(Saved entries)
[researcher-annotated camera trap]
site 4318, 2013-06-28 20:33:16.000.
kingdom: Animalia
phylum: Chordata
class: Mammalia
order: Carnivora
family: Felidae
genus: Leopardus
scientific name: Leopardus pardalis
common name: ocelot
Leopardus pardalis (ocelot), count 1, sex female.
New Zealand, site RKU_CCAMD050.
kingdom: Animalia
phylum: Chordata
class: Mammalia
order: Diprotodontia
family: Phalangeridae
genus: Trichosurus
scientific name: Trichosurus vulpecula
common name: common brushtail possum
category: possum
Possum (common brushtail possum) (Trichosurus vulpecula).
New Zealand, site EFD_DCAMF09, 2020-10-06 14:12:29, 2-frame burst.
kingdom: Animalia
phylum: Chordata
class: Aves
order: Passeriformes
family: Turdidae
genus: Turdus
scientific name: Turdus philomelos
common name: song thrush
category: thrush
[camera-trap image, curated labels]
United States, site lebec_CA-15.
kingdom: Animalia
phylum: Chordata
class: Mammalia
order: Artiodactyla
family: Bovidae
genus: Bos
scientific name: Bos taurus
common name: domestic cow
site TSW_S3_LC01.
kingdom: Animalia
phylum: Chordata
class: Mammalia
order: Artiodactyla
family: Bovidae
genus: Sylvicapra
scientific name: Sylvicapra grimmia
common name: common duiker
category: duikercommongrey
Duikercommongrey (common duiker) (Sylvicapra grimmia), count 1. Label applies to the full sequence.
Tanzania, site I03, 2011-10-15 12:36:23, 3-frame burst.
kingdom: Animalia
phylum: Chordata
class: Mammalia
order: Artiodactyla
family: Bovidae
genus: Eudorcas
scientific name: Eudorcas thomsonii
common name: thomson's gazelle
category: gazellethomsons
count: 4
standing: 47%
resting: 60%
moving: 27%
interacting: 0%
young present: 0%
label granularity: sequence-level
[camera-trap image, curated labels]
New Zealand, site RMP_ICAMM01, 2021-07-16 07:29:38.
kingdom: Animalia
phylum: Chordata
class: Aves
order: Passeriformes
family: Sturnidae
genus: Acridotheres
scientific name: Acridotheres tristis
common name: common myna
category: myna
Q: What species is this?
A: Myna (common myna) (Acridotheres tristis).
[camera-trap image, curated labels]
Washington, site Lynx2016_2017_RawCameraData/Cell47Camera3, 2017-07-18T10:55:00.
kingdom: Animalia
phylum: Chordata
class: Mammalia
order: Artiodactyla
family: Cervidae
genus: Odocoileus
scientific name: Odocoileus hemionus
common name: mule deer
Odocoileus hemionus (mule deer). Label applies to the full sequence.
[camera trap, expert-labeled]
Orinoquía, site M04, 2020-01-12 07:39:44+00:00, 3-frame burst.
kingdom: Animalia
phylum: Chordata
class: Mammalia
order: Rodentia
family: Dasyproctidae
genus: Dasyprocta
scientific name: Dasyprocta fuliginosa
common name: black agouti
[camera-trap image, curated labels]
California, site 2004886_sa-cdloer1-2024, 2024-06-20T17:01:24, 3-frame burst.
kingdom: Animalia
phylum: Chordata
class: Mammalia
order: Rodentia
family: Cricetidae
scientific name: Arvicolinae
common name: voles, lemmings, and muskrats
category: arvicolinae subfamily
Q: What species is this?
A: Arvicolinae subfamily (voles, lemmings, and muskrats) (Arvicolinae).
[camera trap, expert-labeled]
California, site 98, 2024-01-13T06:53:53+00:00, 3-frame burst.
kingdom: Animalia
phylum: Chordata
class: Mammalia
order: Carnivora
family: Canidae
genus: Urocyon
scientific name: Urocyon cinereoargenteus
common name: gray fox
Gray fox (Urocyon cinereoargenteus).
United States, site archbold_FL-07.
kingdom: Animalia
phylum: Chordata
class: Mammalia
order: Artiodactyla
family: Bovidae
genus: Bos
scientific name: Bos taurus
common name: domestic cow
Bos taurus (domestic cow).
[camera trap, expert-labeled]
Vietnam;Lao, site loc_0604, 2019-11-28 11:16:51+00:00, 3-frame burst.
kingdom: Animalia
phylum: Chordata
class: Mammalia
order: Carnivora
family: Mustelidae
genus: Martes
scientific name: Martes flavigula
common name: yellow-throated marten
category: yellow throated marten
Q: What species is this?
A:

• _Required action_: Only the lines from the one with "scientific name: Martes flavigula" through the last line above should be restated, word for word.

• _Reply_:
scientific name: Martes flavigula
common name: yellow-throated marten
category: yellow throated marten
Q: What species is this?
A:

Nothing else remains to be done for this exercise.